Let’s now address Clark Neily’s contention that the courts should apply the same mode of searching review—what he calls judicial engagement—to any claim that the government has violated an asserted constitutional right.
I’m very open to Neily’s argument that the Supreme Court’s distinction between fundamental rights and nonfundamental rights, and its different tiers of scrutiny of alleged intrusions on those rights, are arbitrary and contrived and illegitimate. What I don’t understand, though, is the logical or legal basis for Neily’s claim that the appropriate judicial alternative is to apply heightened scrutiny to all constitutional claims.

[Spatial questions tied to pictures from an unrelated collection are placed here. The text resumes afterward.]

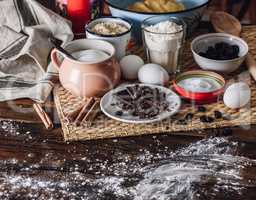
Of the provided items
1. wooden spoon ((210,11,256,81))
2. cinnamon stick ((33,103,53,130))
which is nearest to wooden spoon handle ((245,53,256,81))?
wooden spoon ((210,11,256,81))

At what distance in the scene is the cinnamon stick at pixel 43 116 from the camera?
3.44 ft

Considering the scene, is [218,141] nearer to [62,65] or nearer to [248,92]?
[248,92]

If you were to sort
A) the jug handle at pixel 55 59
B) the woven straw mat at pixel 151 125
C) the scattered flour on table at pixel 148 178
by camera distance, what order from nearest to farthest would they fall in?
1. the scattered flour on table at pixel 148 178
2. the woven straw mat at pixel 151 125
3. the jug handle at pixel 55 59

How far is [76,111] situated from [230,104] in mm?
311

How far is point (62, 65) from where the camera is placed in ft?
3.67

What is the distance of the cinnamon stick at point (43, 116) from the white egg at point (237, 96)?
0.36 m

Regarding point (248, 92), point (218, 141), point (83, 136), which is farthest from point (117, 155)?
point (248, 92)

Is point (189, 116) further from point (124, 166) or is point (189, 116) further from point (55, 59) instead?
point (55, 59)

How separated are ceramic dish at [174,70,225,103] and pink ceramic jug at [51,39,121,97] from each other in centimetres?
14

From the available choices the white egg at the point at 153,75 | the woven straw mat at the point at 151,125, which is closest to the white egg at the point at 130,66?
the white egg at the point at 153,75

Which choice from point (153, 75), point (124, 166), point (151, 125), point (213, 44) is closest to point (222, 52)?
point (213, 44)

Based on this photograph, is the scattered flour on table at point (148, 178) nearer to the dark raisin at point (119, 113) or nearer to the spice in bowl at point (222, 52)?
the dark raisin at point (119, 113)

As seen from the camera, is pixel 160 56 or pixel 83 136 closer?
pixel 83 136

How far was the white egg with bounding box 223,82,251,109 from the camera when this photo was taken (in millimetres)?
1062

Neily nakedly asserts that “there is no other way to do constitutional law” than “to determine the government’s true ends [and to] evaluat[e] the ‘fit’ between the government’s ends … and the means chosen to advance them.”  But rather than being rooted in the Constitution, his assertion appears to buy into much of the Court’s current doctrine and to extend the reach of that doctrine. I don’t see how the textualism that Neily says he embraces requires courts to inquire into supposed “true ends” and “fit.”
Neily says that his book “is not about constitutional theory.”  That’s a curious defect in a book that undertakes to prescribe how judges should apply the Constitution. But it’s even more troubling that Neily opportunistically adopts inconsistent approaches, making originalist-sounding arguments when they help his mission to limit government and eschewing them when they don’t.
While I’m at it, here are some other indicators of Neily’s striking one-sidedness:
Invoking public-choice theory, Neily contends that too many judges commit “judicial abdication” because they wrongly assume that laws and policies are adopted for genuinely public-spirited reasons. I actually doubt that very many judges who go through the confirmation process have too rosy a view of how and why legislators act. (Nor, contrary to Neily, do I believe that that factor should generally have any bearing on how judicial review is exercised.) But what I find remarkable is that Neily never seems to contemplate that judges can likewise be tempted to act in ways that wrongly aggrandize judicial power.
While Neily correctly recognizes that the president and Congress shouldn’t consider themselves bound to accept a mistaken Supreme Court holding that a particular policy is constitutional, he thinks that they should be bound to accept a mistaken holding that a policy is unconstitutional.  It’s a good thing that he wasn’t advising Abraham Lincoln on how to respond to the Dred Scott ruling.
Neily’s contempt for democratic processes and his corresponding desire for judges to preside as roving nannies are made stark by an analogy in which he depicts judges as babysitters and members of Congress as the kids in their charge. Indeed, he insists that Congress, given its out-of-control spending, “has little room to complain about being compared to a child who eats too much candy or stays up past his bedtime.” 
In sum, while Neily maintains that his book isn’t “a veiled call for judicial activism” , I don’t see how to read it as anything but that.